= Passage to read =
“Can you fuck it?” — The Fembot Phenomenon takes as its title one of the prevailing online comments made each time a newly developed female-appearing robot is introduced in the media. “Fine, nice work there, but can you fuck it?,” say the anonymous legions on the internet. In some ways, the question makes sense: if there’s no obvious or logical reason a robot should be gynoid (gendered female), yet it is; if the robot presents the passive, recognizable demeanor of a love-doll; if it is portrayed in media as titillatingly “creepy” and subhuman, yet programmed to please; or if the reportage intimates that everybody might have such a robot in the near future, for private use behind closed doors. In such cases, many minds are conditioned to imagine a techno-erotic situation that may or may not live up to the fantasy. Many people are lonely, seeking antidotes to social isolation and malaise. We approach technology within a matrix of instrumentality and attachment; that these sensationalized androids are actually meant for A.I. research, hotel reception, or eldercare duties, for example, runs counter to our own cultural programming.

Should a robot be sexy? Why do humans make service robots in our own (idealized) image? What dictates the development of technology, and who “redesigns” the status quo? To properly address these questions, women’s ideas must begin to be acknowledged alongside those that present objectified feminine embodiment as a fait accompli. Lately, women-identifying artists who complicate this embodiment and assumption are “entering the comments,” so to speak.

Lin Xin, I'm What You Wish Me To Be no.2, 2010, oil on canvas

Lin Xin, trained in Wuhan in traditional Chinese painting, paints humanoid robots that are always explicitly “feminine.” Her robots are similar to each other in appearance, suggesting kinship, or perhaps an original progenitor no longer discernible from its replicants. They pose and lounge in various scenes—domestic spaces; dystopian un/natural landscapes; even in virtual settings, brush-painted as if modeled in 3D on a computer screen. Such settings have developed in Xin’s recent work as a bid to disconnect her horde of fembot simulacra from linear time and physical space: Xin is fascinated by the virtual world and has stated that she “seeks for a certain romanticism” within it.

= What you will do =
a - Duplicate a passage from the fembot essay word for word, beginning at the words "Should a robot" and stopping after "so to speak.".
b - In the fembot essay, what kind of painting was Lin Xin trained in?

= Collected data =
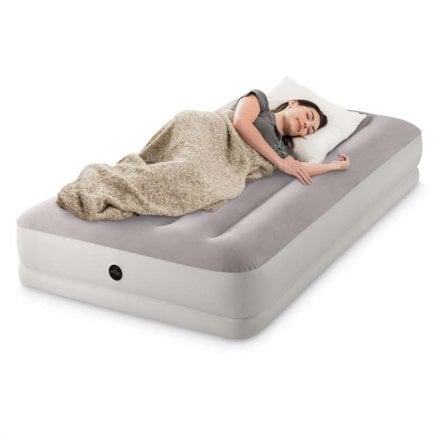 Надувне ліжко Intex 64177, 99 x 191 x 30 см, з електронасосом. Одномісне - 5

= Solutions per task =
a -
Should a robot be sexy? Why do humans make service robots in our own (idealized) image? What dictates the development of technology, and who “redesigns” the status quo? To properly address these questions, women’s ideas must begin to be acknowledged alongside those that present objectified feminine embodiment as a fait accompli. Lately, women-identifying artists who complicate this embodiment and assumption are “entering the comments,” so to speak.

b - Traditional Chinese painting